Exercise instructions –
Only the text of the records below belongs in the answer, copied exactly, with pictures omitted.

Recorded information –

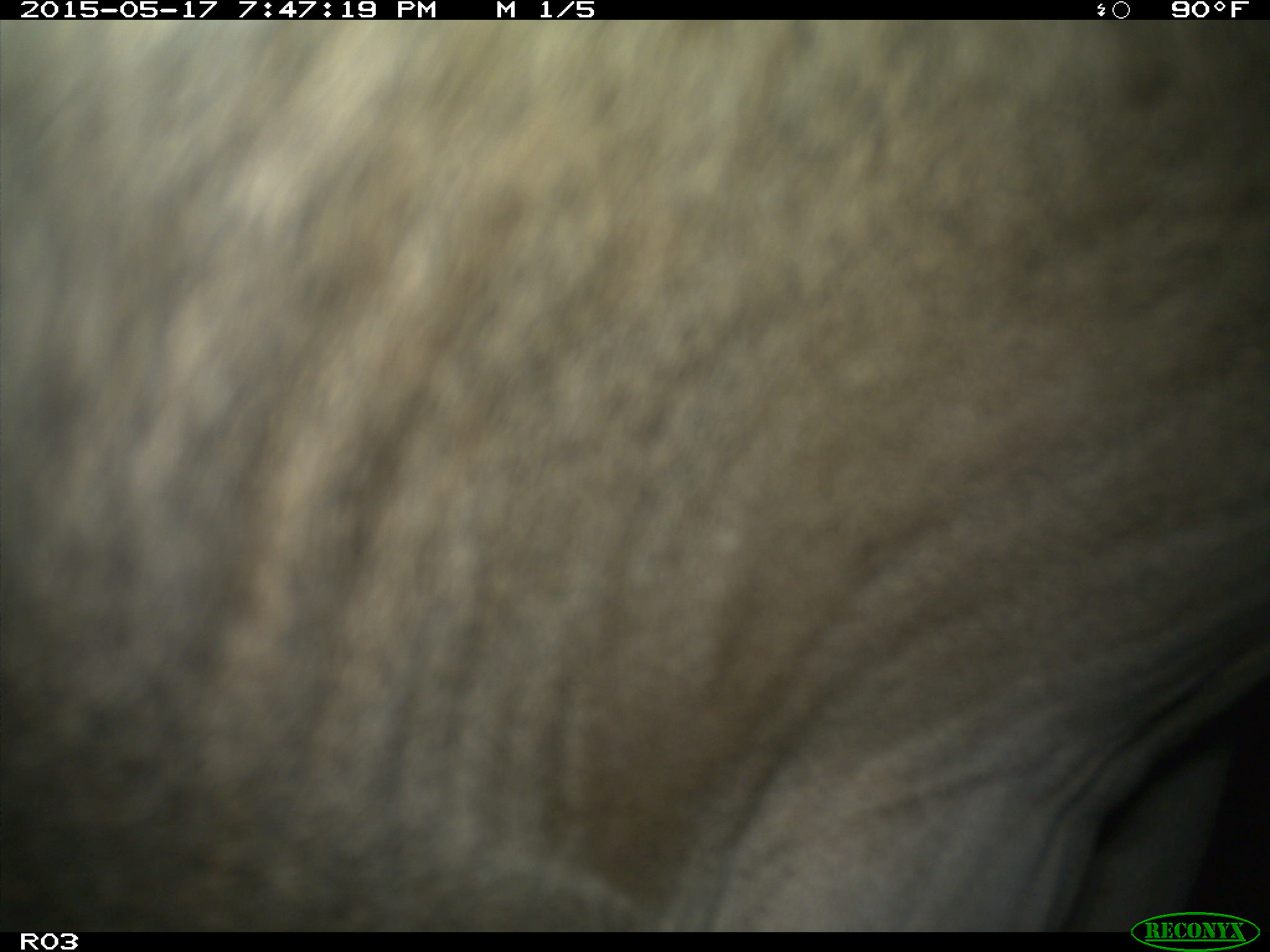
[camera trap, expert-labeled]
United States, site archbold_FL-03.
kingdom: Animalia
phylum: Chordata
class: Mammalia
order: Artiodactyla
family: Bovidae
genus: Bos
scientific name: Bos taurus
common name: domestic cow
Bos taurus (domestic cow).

Exercise answer –
[camera trap, expert-labeled]
United States, site archbold_FL-03.
kingdom: Animalia
phylum: Chordata
class: Mammalia
order: Artiodactyla
family: Bovidae
genus: Bos
scientific name: Bos taurus
common name: domestic cow
Bos taurus (domestic cow).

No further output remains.